Supplied information:
*** Block opens ***

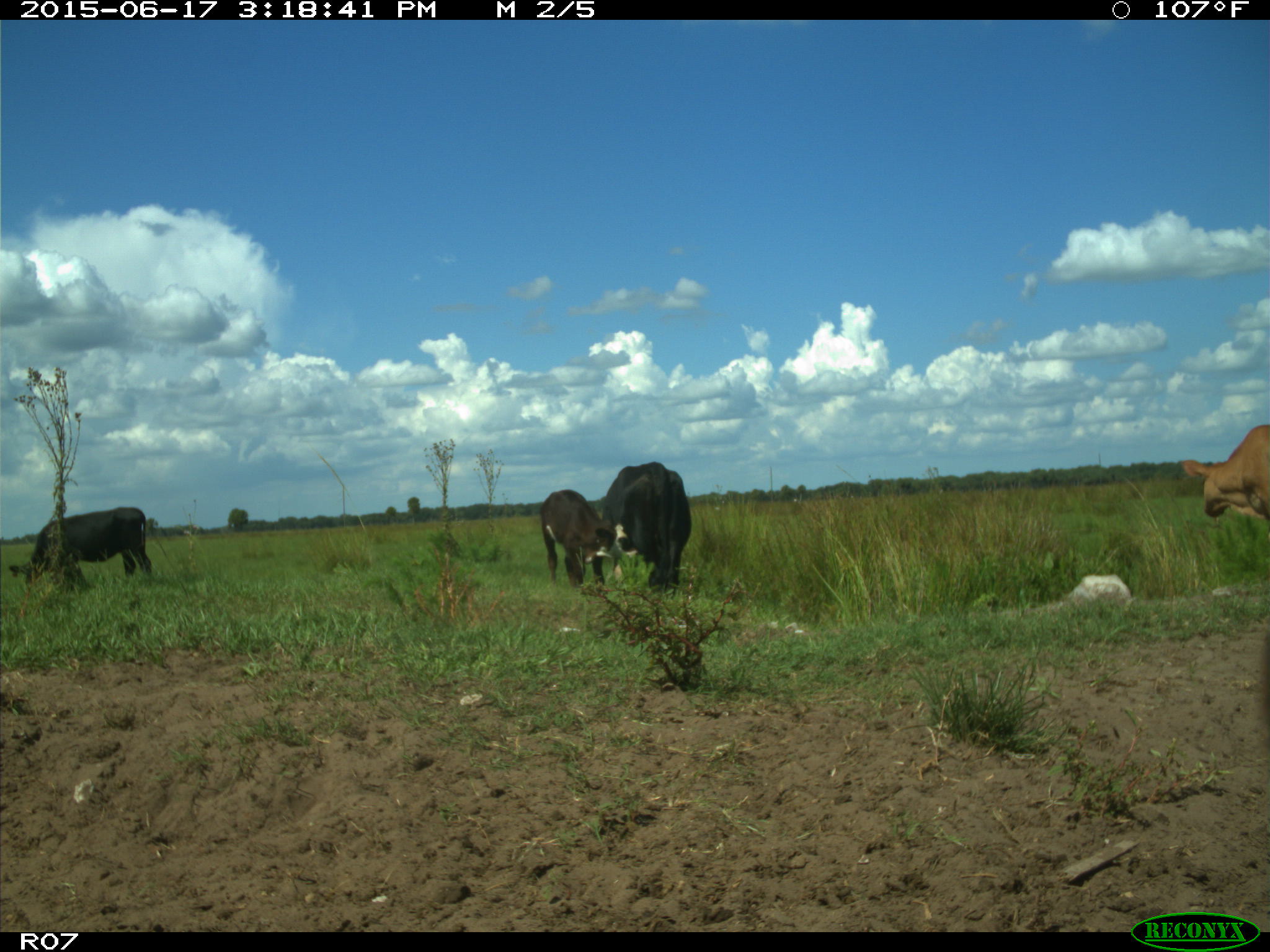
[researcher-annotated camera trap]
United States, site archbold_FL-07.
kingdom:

*** Block closes ***

Every line above must appear in the answer unchanged, and no picture may appear in it.

Worked solution:
[researcher-annotated camera trap]
United States, site archbold_FL-07.
kingdom:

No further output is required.